For both bounds the paper provides a general oracle version and an empirical, PAC-Bayes bound that can be used in real data problems.
The tightness of the bounds is extensively evaluated in a complete experimental work.

__ Strengths__: The theoretical analysis is very good and easy to follow (proofs are well detailed in the appendix). The empirical evaluation is very complete. The discussion perfectly details in which cases the proposed second order (use correlations among members of the ensemble) bounds are a better option than the usual first order ones.
I think the paper is very relevant since ensemble methods (like random forest) are very used among practitioners and sometimes it is difficult to find attempts to analyze theoretically their good performance.

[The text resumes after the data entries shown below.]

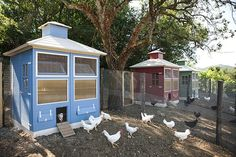 "The ""5 star"" chicken coops"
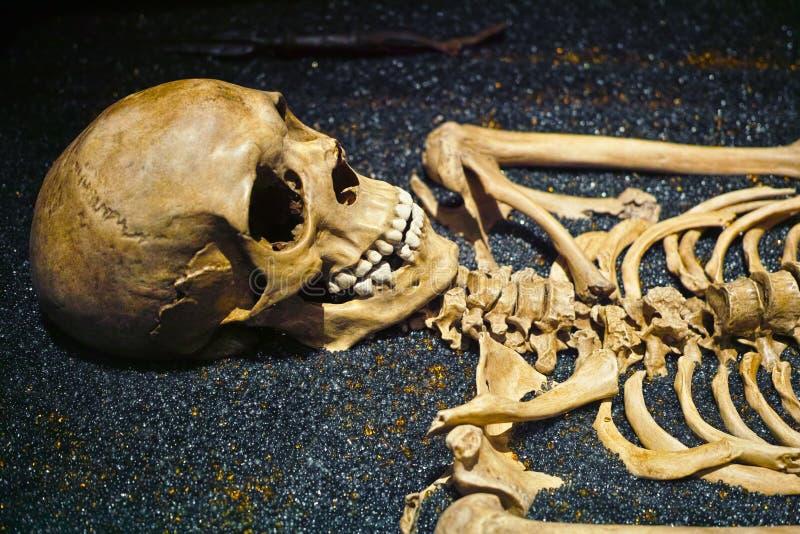 Mänskliga skalle- och skelettben royaltyfri fotografi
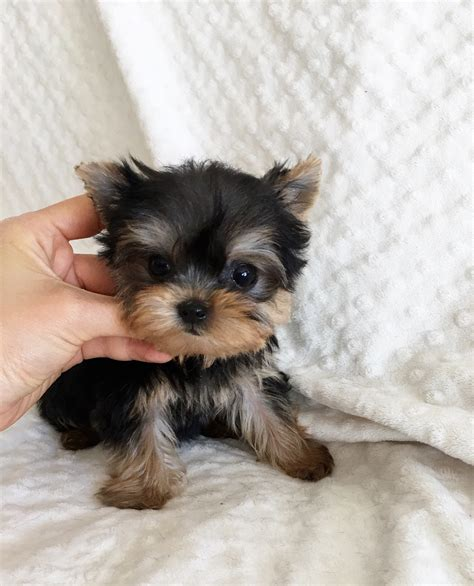 teacup yorkie for sale california tiny teacup yorkie for sale california iheartteacups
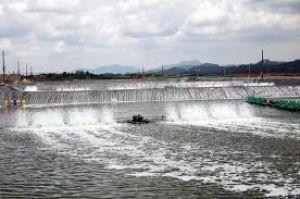 Báo cáo khai thác nước dưới đất định kỳ
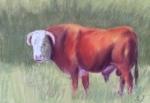 Potter Bull 2015 9x12 $250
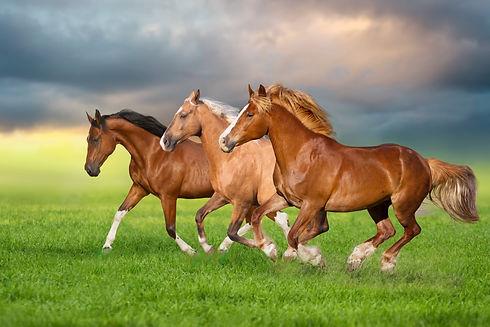 Horse herd run gallop on spring green me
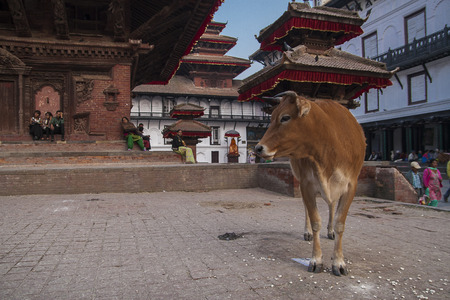 god's cow: KATHMANDU, NEPAL - CIRCA OCTOBER 2013: Durbar Square in Kathmandu circa October 2013 in Kathmandu. Editorial
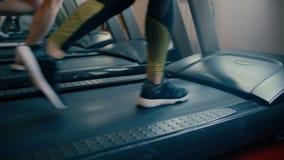 Bella donna castana sportiva degli anni medii che cammina, corrente sull'allenamento della palestra della pedana mobile 4 K archivi video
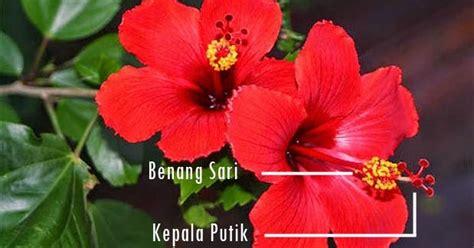 contoh bunga sempurna bagian bagian gambarnya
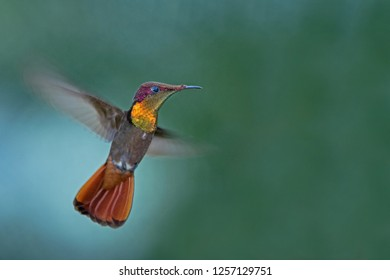 Ruby topaz (Chrysolampis mosquitus), hovering in the air, garden, caribean tropical forest, Trinidad and Tobago, bird on colorful clear background,beautiful hummingbird with yellow throat and red tail
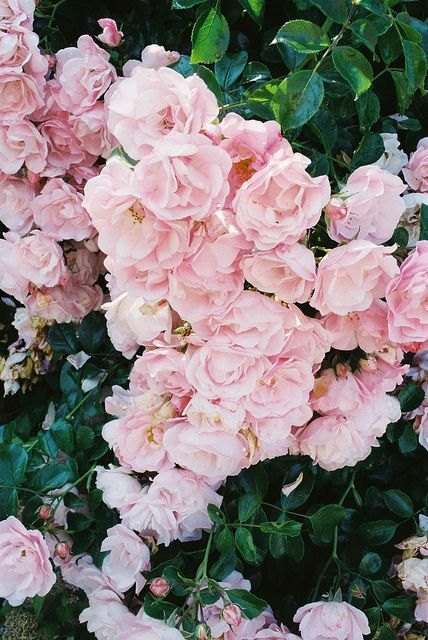 summer roses / kid_curry on flickr.
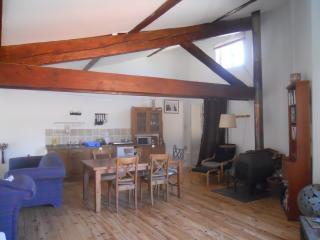 Deluxe loft studio - Lagrasse vacation rentals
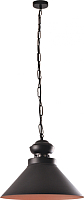 Потолочный светильник Vesta Light Loft 17331 (черный) -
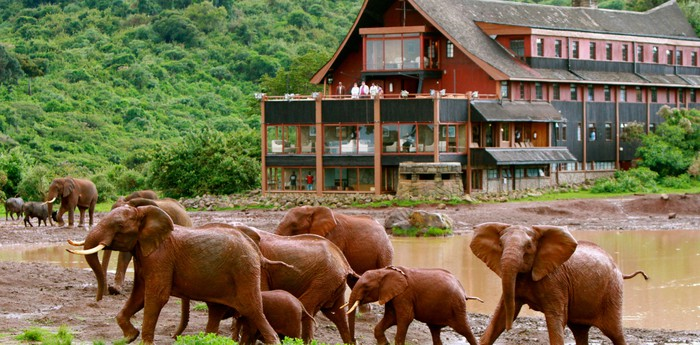 Unique hotel The Ark Kenya, Kenya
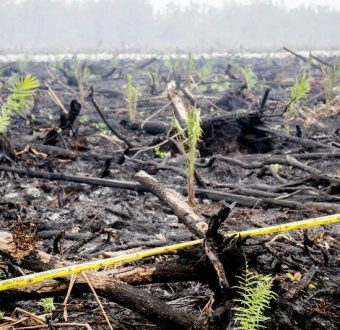A crime scene: burned peatland and forest remains, planted with oil palm seedlings.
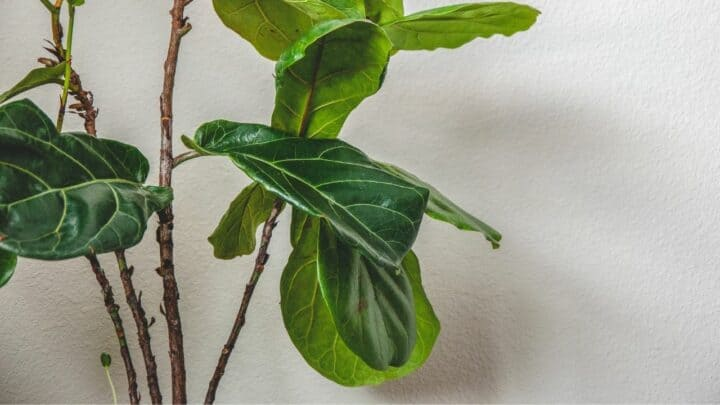 How To Thicken Fiddle Leaf Fig Trunk – A Must-Read Guide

__ Weaknesses__: The appendix includes a lot of information that is treated with small detail in the main body, specially in the experimental section. Besides, and thinking in the broader audience of the paper, the results achieved by the PAC-Bayes bounds, although very tight, still have room for improvement compared to the test risk.

__ Correctness__: I think the theoretical analysis is correct, I checked more or less most of the proofs and I think they are correct. The empirical methodology is explained in large detail (in the appendix) and I think it is correct. Besides, I also think it is easy to reproduce. Therefore in my view the claims are well supported.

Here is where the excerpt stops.